Anderson’s suspended kinetic glass installation, Pay Attention, is composed of over 1000 hand crafted clear glass ‘needles’ suspended nearly nine feet tall from thin chains. Here, Anderson explores subjective embodied experiences. The delicate ethereal spindles of glass reflect the light, producing an aesthetically beautiful object designed to draw the viewer in. As one approaches the piece, the sensor picks up the motion and vibrates, jostling the needles producing a sound that is either pleasant or potentially unsettling, depending on the viewer’s perspective. For the artist, the reaction it conjures is neither ‘good’ nor ‘bad’; simply a part of being human. By removing any value judgments, Anderson seeks to cultivate a space for understanding, acceptance, and catharsis.
“This piece was an attempt for me to re frame the feeling of being triggered. I wanted to both capture the feeling and create a more healthy relationship with it for myself. As the viewer gets too close, the glass tinkling together causes some alarm. However, the beauty of the piece draws people in and speaks to growth. And the repetitive nature of making this piece was a ritual of processing for me. Glass and art are my rituals.”
Have you ever sat down to reflect on everything that transpired during a day, the last month, or over the ourse of a year? In What Happened Here, Wegner imagines various events and offers a full detailed account, from the dull and ordinary, to the joyful and amusing. What emerges is an epic record that visually communicates that in fact, many things have happen here.
“It took a year of daily concentration to dream up different events that could happen in a room. Mundane, bizarre, awful, and just absolutely lovely.”

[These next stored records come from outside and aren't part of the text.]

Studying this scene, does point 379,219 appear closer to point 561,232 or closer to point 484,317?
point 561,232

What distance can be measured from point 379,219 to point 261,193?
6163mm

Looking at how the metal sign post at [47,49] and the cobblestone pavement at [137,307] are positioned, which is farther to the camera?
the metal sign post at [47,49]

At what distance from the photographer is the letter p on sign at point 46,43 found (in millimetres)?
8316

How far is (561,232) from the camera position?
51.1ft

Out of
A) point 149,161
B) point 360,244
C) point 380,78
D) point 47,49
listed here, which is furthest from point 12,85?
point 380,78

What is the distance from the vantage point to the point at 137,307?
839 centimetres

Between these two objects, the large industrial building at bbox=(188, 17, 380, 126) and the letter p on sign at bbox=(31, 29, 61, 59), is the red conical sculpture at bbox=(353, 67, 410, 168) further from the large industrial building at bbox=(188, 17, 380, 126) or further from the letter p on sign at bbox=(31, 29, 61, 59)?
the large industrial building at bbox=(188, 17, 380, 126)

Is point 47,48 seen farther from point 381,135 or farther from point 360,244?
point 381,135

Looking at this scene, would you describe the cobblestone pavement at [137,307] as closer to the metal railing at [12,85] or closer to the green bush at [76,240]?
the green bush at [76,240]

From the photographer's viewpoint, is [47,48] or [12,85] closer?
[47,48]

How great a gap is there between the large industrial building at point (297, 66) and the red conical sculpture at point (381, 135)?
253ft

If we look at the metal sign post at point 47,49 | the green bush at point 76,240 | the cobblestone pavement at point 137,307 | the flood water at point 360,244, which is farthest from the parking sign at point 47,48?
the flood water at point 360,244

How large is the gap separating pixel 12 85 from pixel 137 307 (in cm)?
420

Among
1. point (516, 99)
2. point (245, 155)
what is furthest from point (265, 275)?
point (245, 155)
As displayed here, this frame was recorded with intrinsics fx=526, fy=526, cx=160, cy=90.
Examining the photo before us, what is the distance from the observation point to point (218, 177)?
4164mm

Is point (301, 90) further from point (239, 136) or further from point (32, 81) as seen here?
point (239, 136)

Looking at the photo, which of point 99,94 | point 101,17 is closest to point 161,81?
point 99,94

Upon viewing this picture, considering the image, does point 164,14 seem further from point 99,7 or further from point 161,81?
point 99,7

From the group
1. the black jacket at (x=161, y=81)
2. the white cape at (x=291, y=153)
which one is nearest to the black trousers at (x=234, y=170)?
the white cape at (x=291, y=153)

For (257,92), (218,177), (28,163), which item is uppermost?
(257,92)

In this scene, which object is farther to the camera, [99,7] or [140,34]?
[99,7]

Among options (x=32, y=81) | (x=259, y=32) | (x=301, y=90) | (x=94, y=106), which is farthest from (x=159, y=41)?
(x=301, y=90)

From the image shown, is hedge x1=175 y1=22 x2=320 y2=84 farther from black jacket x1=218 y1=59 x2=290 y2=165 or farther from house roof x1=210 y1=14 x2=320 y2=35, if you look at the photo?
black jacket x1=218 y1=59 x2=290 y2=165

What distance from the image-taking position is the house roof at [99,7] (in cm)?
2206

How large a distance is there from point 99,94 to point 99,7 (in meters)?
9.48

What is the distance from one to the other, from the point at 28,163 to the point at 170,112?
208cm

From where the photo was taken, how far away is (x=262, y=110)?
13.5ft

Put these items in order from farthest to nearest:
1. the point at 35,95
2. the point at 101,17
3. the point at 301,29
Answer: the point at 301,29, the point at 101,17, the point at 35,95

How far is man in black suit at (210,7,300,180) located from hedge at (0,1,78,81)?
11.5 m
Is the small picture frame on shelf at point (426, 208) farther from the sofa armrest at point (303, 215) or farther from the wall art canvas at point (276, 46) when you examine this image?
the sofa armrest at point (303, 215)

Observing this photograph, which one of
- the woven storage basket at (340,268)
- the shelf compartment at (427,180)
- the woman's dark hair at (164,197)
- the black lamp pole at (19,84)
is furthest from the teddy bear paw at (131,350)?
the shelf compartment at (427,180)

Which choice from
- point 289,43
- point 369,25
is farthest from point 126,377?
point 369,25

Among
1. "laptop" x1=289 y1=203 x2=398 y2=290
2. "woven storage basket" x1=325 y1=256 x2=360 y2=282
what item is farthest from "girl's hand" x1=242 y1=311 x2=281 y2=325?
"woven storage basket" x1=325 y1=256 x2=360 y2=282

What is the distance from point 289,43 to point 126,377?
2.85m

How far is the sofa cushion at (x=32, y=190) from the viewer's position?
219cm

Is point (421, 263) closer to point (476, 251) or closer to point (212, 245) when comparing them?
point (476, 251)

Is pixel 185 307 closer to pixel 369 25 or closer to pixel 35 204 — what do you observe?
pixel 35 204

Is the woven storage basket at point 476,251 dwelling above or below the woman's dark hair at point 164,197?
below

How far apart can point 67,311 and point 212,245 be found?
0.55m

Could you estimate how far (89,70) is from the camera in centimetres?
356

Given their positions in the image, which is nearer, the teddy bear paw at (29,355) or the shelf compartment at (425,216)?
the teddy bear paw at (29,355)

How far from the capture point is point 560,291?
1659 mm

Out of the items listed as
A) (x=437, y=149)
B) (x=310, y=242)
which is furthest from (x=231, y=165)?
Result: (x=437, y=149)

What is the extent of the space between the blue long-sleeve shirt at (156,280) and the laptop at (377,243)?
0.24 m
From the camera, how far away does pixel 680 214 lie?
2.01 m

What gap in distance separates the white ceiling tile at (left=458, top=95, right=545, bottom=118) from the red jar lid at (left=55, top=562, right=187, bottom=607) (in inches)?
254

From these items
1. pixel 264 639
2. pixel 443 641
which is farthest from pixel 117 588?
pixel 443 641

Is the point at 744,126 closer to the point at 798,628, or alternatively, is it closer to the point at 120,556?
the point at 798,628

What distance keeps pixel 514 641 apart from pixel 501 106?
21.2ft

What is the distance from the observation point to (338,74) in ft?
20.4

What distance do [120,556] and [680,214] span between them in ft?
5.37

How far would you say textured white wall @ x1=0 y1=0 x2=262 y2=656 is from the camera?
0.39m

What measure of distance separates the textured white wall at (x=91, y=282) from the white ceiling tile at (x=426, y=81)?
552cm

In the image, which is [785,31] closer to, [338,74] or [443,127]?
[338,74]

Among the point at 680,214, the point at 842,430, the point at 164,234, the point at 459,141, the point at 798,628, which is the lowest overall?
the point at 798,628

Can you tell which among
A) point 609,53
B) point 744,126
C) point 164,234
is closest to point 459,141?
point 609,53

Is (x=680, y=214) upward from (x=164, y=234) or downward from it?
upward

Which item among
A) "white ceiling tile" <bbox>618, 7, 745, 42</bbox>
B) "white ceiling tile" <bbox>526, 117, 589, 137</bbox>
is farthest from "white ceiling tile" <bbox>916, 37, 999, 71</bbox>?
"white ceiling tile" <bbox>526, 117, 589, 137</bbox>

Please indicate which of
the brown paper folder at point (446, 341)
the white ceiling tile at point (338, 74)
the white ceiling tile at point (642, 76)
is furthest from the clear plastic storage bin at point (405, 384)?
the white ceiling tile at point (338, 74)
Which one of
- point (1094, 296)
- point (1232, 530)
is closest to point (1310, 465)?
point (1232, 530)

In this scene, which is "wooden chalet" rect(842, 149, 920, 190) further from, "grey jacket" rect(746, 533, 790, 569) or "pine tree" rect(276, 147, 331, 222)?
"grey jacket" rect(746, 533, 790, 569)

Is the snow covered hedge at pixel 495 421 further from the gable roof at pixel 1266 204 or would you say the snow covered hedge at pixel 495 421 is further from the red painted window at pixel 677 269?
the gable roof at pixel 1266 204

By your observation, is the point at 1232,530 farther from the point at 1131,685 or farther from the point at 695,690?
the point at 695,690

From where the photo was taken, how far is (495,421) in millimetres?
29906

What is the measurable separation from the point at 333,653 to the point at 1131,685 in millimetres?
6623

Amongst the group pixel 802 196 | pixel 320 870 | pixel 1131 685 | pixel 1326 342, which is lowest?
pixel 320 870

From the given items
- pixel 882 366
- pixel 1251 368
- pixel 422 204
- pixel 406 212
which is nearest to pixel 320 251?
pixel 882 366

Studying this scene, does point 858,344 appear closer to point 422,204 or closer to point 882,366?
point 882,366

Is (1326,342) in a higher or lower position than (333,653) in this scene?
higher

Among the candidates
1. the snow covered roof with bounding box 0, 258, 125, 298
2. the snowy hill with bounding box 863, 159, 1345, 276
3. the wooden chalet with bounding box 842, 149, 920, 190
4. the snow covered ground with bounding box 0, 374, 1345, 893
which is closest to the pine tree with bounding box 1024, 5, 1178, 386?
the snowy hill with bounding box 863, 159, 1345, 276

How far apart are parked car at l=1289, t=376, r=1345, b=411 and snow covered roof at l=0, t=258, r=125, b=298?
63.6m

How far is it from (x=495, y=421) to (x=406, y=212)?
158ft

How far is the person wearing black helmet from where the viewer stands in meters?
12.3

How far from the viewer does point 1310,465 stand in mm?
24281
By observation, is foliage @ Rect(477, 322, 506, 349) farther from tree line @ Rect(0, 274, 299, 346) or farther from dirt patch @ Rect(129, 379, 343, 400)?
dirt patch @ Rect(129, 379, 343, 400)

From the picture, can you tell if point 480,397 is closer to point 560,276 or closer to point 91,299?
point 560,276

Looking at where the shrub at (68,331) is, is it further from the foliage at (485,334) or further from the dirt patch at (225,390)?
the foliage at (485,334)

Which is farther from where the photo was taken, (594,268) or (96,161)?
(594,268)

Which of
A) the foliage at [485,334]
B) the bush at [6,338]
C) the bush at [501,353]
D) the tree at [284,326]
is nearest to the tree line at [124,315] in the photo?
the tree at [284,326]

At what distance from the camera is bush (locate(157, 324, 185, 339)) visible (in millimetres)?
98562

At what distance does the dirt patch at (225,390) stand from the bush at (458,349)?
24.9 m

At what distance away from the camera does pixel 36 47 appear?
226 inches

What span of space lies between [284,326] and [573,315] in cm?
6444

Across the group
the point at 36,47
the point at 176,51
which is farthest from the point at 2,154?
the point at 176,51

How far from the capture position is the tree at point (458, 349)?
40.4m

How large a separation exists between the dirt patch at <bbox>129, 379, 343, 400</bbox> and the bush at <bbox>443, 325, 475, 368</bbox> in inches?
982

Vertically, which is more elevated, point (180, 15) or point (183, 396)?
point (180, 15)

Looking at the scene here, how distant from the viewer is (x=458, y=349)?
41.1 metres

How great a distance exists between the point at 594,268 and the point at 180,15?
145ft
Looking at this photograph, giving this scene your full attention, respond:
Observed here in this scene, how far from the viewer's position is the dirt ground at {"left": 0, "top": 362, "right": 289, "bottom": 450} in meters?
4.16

Here, Wegner explores how insecurities can often express themselves through words and actions. By using a leather crop, the artist deploys humor and irony to highlight how these frequently unintended behaviors can hurt those around us.
“So much of our naughty behaviour stems from our own insecurities. It’s the hurt bottled up inside us that can cause so much pain in others. At least this riding crop is honest about it. Maybe it’s time you let it do the talking for you.”